Closed tkellogg closed 10 months ago
This could certainly be more clear.
When you set -a 3600
it will output a spacer after 3600 seconds of no activity. So if 1 hour passes with nothing being written to the terminal, a spacer will be output.
Any time a new line gets output to the terminal, the timer is reset.
Does that help? I'm not entirely certain I've answered your question.
Shouldn't there have been a spacer between these records then?
{"ts": "2023-06-19T01:51:34.123682", "title": "WSL 1.3.10 Brings Experimental Memory Reclaim, Updated DXCore and Linux Kernel (phoronix.com)", "href": "https://www.phoronix.com/news/Microsoft-WSL-1.3.10", "comments": "https://news.ycombinator.com/item?id=36387197"}
{"ts": "2023-06-19T06:10:40.154780", "title": "OpenLLM (github.com/bentoml)", "href": "https://github.com/bentoml/OpenLLM", "comments": "https://news.ycombinator.com/item?id=36388219"}
(Also, I'm not sure how often MacOS wakes up to process these ongoing scripts. That could definitely be playing into it as well)
Yes, there certainly should.
The way spacer is implemented uses a background thread to check if enough time has passed to print a spacer. When your Mac is asleep, this thread may not get a chance to run. It's plausible, but tricky to verify with the existing spacer binary (there's no debug logging of any kind).
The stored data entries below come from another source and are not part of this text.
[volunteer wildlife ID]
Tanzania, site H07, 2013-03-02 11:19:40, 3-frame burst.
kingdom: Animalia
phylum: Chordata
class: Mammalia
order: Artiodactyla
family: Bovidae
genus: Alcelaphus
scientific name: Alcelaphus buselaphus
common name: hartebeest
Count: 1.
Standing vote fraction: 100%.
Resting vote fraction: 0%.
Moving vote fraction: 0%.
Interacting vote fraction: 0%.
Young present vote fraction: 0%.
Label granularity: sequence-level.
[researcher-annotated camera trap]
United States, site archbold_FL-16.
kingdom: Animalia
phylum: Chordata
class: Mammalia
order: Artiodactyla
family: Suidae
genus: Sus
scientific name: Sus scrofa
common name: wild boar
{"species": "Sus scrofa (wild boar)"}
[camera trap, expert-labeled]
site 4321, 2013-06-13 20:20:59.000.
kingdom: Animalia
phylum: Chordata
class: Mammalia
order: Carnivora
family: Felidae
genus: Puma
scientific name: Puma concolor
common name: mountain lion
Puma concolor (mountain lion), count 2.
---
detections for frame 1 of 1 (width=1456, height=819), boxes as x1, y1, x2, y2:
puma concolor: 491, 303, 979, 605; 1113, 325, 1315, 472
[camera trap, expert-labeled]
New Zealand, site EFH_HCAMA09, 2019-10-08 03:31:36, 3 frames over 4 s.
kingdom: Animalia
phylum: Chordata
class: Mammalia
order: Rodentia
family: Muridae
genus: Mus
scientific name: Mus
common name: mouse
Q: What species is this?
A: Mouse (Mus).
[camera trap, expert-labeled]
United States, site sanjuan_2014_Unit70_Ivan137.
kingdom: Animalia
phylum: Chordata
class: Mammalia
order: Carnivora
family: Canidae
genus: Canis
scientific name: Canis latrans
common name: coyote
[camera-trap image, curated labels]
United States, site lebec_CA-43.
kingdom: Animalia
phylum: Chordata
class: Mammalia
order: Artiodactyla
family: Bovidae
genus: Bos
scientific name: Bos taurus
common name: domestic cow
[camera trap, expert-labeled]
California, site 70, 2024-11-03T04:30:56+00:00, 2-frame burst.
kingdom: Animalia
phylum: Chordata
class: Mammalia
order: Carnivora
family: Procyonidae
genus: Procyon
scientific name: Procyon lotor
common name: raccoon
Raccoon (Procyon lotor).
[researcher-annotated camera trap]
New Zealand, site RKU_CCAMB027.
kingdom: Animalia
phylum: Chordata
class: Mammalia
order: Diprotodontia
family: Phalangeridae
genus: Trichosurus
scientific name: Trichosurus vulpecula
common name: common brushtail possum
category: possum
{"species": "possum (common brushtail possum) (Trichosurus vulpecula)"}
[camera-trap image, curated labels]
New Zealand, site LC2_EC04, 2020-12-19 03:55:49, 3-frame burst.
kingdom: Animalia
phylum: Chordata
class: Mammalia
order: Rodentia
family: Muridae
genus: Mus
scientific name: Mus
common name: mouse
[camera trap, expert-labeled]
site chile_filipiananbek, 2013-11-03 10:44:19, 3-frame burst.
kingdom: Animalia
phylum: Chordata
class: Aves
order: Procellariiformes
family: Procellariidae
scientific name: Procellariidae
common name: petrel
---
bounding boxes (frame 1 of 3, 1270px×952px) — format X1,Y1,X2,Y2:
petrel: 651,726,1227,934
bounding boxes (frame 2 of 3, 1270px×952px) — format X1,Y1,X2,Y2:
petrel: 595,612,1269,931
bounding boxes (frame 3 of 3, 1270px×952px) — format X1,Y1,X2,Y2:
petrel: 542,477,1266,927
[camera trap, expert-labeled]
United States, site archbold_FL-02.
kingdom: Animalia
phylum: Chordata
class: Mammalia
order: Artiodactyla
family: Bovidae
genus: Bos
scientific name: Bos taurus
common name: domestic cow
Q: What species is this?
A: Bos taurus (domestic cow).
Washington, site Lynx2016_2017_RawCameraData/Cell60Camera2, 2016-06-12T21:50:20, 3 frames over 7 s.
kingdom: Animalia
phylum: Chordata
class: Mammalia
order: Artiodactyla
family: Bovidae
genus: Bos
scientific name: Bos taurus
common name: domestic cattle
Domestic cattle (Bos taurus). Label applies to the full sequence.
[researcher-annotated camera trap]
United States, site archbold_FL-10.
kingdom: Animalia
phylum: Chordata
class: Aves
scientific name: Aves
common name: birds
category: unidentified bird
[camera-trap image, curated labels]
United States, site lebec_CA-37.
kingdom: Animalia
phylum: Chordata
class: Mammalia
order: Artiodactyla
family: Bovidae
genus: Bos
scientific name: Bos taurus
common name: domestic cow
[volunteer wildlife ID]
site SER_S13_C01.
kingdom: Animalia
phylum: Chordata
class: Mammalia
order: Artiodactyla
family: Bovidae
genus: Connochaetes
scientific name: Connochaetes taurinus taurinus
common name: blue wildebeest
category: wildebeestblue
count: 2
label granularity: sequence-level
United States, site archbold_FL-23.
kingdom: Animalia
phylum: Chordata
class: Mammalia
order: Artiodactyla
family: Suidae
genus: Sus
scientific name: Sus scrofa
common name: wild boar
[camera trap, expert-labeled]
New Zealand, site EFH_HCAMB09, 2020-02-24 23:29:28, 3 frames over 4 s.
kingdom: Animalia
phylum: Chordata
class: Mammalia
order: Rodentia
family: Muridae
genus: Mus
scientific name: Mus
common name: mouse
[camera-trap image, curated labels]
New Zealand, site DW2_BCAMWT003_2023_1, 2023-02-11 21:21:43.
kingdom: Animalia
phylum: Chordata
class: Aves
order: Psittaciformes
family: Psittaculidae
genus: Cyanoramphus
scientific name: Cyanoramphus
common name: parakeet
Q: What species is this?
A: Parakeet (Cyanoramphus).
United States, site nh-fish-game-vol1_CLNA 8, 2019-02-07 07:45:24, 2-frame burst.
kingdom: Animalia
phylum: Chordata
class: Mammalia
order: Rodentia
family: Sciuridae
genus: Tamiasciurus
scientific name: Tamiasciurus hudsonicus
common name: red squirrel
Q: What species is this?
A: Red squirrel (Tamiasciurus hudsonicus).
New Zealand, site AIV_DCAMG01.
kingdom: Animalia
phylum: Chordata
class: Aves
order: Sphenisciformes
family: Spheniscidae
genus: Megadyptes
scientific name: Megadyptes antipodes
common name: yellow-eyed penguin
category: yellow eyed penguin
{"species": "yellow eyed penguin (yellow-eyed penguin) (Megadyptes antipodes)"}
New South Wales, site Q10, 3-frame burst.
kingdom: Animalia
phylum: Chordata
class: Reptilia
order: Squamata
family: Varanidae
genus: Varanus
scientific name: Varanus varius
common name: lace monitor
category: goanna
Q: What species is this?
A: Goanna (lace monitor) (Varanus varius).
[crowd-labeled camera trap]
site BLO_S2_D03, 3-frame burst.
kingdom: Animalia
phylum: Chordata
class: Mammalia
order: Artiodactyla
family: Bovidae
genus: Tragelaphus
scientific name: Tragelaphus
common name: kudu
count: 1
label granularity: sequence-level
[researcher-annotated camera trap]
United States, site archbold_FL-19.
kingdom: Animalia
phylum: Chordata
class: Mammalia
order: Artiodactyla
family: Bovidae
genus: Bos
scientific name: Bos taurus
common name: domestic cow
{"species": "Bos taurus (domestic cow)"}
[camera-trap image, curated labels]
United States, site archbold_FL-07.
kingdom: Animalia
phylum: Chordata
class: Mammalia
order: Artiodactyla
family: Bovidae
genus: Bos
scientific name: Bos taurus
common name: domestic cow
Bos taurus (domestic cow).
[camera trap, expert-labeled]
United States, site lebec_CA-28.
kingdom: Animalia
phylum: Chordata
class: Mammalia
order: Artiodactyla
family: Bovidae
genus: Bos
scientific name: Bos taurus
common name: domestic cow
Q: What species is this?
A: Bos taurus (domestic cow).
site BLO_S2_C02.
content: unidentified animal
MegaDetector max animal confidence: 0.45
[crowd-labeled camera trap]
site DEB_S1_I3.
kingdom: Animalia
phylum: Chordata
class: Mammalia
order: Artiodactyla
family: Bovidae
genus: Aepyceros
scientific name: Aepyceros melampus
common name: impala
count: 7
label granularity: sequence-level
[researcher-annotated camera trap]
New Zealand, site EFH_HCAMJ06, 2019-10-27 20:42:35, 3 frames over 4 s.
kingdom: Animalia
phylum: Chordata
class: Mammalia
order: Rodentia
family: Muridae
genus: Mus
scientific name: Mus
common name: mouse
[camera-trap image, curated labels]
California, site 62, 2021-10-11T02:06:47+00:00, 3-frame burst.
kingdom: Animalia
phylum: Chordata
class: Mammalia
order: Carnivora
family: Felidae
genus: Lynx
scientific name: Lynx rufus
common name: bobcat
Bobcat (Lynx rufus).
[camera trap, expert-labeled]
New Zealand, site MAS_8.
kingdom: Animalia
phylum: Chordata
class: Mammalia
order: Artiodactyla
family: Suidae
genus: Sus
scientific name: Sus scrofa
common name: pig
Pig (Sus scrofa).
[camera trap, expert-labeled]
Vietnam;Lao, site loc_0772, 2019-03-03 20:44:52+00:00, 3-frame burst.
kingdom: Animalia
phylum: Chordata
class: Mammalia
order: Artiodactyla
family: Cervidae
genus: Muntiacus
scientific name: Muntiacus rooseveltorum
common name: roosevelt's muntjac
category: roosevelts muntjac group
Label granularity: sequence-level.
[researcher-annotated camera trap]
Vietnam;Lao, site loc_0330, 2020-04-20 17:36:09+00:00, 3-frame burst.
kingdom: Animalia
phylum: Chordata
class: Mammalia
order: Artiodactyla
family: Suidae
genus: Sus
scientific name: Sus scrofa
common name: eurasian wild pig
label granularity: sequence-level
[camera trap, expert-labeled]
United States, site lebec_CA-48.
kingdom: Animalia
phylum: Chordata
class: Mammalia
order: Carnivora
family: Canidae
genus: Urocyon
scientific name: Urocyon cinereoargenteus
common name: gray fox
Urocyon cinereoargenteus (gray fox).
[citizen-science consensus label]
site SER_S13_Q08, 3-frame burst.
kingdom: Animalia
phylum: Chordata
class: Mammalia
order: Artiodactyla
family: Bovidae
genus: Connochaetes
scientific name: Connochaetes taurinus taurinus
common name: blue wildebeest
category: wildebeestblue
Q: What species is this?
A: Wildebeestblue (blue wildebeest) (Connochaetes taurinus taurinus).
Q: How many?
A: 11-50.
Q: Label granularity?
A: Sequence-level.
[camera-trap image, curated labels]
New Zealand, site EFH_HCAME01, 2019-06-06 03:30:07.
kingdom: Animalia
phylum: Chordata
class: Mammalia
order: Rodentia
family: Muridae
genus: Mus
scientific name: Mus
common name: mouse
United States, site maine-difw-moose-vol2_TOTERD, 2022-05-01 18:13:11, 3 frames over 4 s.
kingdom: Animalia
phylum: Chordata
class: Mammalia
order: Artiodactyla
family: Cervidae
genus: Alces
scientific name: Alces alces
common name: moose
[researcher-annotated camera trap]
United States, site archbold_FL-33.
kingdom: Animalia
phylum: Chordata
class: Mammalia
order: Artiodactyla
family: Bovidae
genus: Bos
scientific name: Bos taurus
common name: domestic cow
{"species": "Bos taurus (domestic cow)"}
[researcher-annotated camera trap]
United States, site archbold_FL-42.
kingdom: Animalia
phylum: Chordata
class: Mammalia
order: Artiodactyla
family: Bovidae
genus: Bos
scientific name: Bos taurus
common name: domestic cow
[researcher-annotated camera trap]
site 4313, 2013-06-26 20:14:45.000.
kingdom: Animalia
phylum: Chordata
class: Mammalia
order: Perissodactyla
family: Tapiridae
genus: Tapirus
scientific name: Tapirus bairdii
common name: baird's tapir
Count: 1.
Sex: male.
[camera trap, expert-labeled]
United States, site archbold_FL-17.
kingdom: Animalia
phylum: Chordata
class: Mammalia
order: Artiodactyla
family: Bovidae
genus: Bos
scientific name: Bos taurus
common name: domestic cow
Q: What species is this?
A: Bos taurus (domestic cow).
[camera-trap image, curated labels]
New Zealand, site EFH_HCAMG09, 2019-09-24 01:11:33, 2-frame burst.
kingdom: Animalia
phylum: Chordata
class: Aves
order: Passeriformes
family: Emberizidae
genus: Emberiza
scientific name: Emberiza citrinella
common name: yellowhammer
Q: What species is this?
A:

If sleep is preventing this, and when it wakes up the main thread goes first, reads a line from STDIN, and resets the timer, that could cause the behaviour you're seeing. I'm not sure how I'd go about "fixing" this.
This could be a terrible idea, but can you use the notify crate to be notified when changes happen, rather than sleeping?
The thread that does the printing would still need to sleep. It prints the spacer after a given timeout, so it needs to wake up independently of anything happening to STDIN. I don't think the notify crate would help.
Hey Tim, checking in on this. I don't think there's much help I can offer without more info. Are you able to reproduce this behaviour on the latest version and without your laptop being asleep?
We can close this issue
I'm unsure if this is a bug or a feature, but spacer seems to use CPU wall clock time when determining how long it's waited. I tend to think of this as a bug because it's idea of "time passed" is difficult to articulate or reason about. I honestly can't explain what spacer is doing, aside from randomly inserting breaks (which is still helpful, but it bugs me because i can't explain it).
Sample output from my HN scraper. This is using
tail -f keyword_links.txt | spacer -a 3600
. There's 2 days between these 2 spacers, spacer is set to 1 hour, yet the script seems to have been periodically active throughout the entire weekend while my laptop was asleep.